A twisting injury often starts degenerative disc diseases, but it can also be initiated by every day wear and tear on the spine. Lower back pain is the most common symptom of a compromised disc emblematic of degenerative disc diseases. For most patients with lumbar degenerative disc disease, the pain is for the most part tolerable and low-grade, but continuous with occasional flaring of intense pain.
Pain can be simply centered on the lower back, or it can radiate to the hips and legs. It can get worse by sitting, or it can be intensified by twisting, lifting, or bending. For some, the pain from the disease decreases over time, since a fully degenerated disc has no pain-causing inflammatory proteins, and the disc usually collapses into a stable position-eliminating the micro-motion that often generates the pain.

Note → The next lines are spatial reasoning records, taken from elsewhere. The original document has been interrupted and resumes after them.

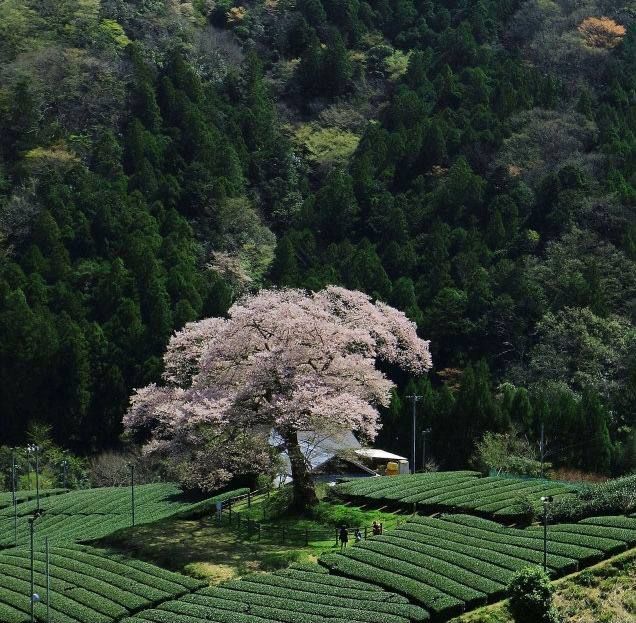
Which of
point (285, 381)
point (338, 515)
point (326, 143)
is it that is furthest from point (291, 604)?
point (326, 143)

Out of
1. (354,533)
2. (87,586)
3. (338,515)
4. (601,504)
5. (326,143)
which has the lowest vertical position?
(87,586)

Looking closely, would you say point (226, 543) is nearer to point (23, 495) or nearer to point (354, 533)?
A: point (354, 533)

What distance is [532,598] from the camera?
149 feet

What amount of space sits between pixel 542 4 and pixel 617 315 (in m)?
53.8

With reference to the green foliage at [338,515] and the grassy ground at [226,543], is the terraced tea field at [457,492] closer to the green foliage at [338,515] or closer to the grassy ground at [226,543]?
the grassy ground at [226,543]

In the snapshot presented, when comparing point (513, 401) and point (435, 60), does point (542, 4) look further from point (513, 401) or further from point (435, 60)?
point (513, 401)

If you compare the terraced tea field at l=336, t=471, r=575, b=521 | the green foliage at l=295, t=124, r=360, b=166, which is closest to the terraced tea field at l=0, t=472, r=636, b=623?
the terraced tea field at l=336, t=471, r=575, b=521

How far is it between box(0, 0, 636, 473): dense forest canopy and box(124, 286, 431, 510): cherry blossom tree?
16711mm

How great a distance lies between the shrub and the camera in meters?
45.3

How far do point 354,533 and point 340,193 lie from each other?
2254 inches

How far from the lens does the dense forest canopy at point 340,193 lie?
91688 millimetres

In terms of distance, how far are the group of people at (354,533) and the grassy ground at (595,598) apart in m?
8.50

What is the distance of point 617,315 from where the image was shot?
304 feet

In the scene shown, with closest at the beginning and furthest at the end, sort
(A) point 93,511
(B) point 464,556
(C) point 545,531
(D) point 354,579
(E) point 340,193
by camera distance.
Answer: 1. (C) point 545,531
2. (D) point 354,579
3. (B) point 464,556
4. (A) point 93,511
5. (E) point 340,193
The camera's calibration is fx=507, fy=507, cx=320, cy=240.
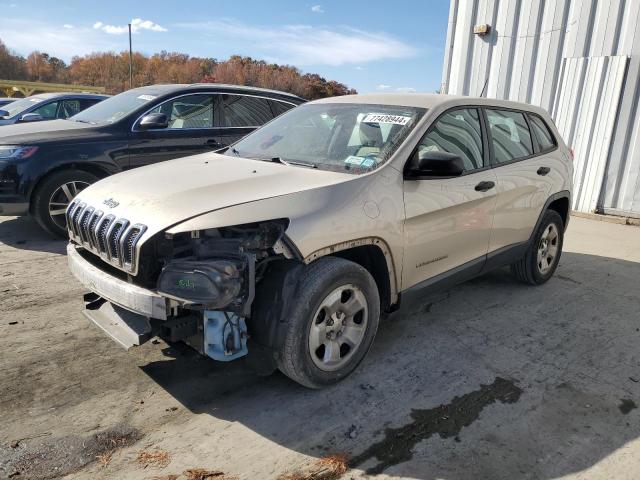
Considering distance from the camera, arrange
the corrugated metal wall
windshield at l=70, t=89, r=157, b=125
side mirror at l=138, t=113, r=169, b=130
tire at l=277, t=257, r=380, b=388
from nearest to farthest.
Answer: tire at l=277, t=257, r=380, b=388
side mirror at l=138, t=113, r=169, b=130
windshield at l=70, t=89, r=157, b=125
the corrugated metal wall

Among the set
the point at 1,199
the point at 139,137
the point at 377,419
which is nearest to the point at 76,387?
the point at 377,419

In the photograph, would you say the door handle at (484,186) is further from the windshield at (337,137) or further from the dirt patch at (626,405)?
the dirt patch at (626,405)

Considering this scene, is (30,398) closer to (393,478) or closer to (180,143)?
(393,478)

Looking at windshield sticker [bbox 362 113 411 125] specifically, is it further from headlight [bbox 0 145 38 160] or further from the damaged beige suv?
headlight [bbox 0 145 38 160]

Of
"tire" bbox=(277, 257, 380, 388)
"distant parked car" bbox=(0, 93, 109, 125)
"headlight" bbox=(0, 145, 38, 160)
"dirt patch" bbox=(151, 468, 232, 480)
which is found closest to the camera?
"dirt patch" bbox=(151, 468, 232, 480)

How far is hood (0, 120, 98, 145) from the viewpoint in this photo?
18.3 ft

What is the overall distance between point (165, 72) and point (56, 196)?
83383 millimetres

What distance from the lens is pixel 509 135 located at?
4.38 m

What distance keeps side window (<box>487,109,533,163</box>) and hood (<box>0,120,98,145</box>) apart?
174 inches

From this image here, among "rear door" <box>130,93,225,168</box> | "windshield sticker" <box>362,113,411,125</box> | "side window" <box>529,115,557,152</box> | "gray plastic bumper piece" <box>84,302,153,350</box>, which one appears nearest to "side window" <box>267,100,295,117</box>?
"rear door" <box>130,93,225,168</box>

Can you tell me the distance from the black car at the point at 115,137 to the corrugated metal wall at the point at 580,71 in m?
3.89

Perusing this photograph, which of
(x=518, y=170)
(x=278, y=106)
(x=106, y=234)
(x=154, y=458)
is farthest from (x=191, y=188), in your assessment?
(x=278, y=106)

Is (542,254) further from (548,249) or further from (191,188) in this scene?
(191,188)

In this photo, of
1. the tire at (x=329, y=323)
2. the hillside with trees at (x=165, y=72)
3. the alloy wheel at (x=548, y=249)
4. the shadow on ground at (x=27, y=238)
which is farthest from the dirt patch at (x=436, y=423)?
the hillside with trees at (x=165, y=72)
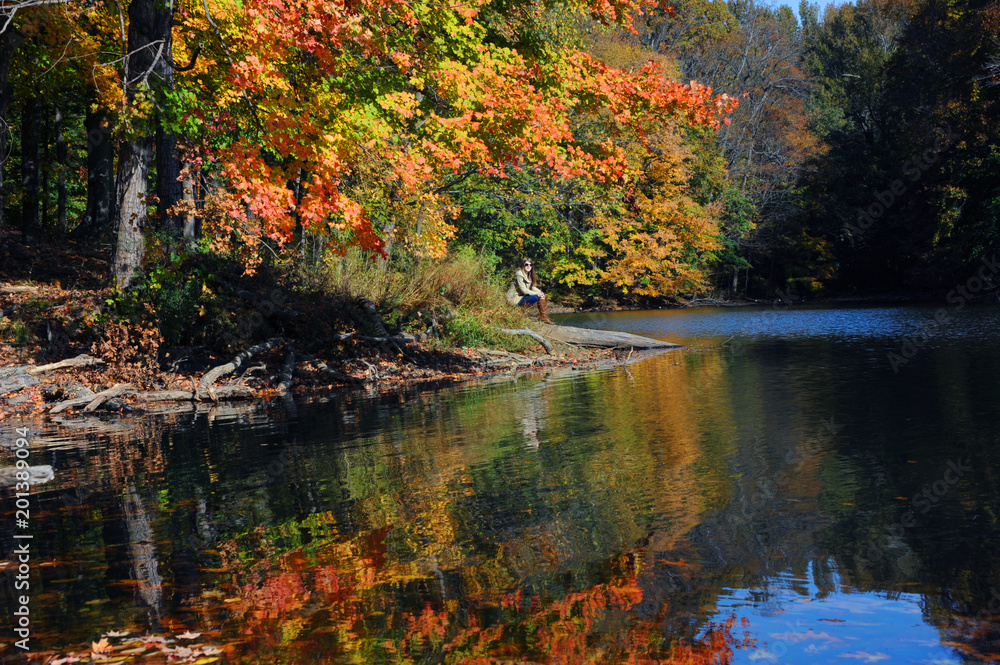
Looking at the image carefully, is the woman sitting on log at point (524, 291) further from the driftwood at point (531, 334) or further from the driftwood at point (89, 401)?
the driftwood at point (89, 401)

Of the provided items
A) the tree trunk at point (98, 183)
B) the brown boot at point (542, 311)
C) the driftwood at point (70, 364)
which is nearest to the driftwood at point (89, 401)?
the driftwood at point (70, 364)

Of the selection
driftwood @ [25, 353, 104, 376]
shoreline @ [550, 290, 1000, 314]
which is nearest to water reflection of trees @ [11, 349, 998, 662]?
driftwood @ [25, 353, 104, 376]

Stabilization of vertebrae relative to each other, by implanting inter-body fusion devices, is a well-accepted surgical technique and has increasingly been used to correct for degenerative disc disease. The implantation of internal fusion devices can often be traumatic. If insufficient stabilization or incorrect anatomical alignment occurs, then revision surgery or on-going pain may be experienced by the patient.
Many variations of this basic surgical technique exist but often require considerable time and effort for successful implant placement. This is frequently due to the fact that such systems typically require both excessive surgical tissue dissection and mechanical vertebral distraction such that the various stabilization components of the system can be successfully positioned in a patient's intervertebral space.
In addition, dimensional constraints typically imposed by access considerations are often in conflict with the desire to place the largest implant possible having an effective anatomical shape to support the loads transmitted across the vertebral endplates. Specifically, the larger and more curved the implant inserted, the greater the amount of resulting tissue damage both in the intervertebral space, and in the surrounding tissues. There is therefore a need for devices for introduction into a body in a substantially straight configuration and to form a predefined curved configuration, to reduce time, to reduce effort, and to reduce tissue damage.
Solutions have been long sought but prior developments have not taught or suggested any complete solutions, and solutions to these problems have long eluded those skilled in the art. Thus a considerable need still remains.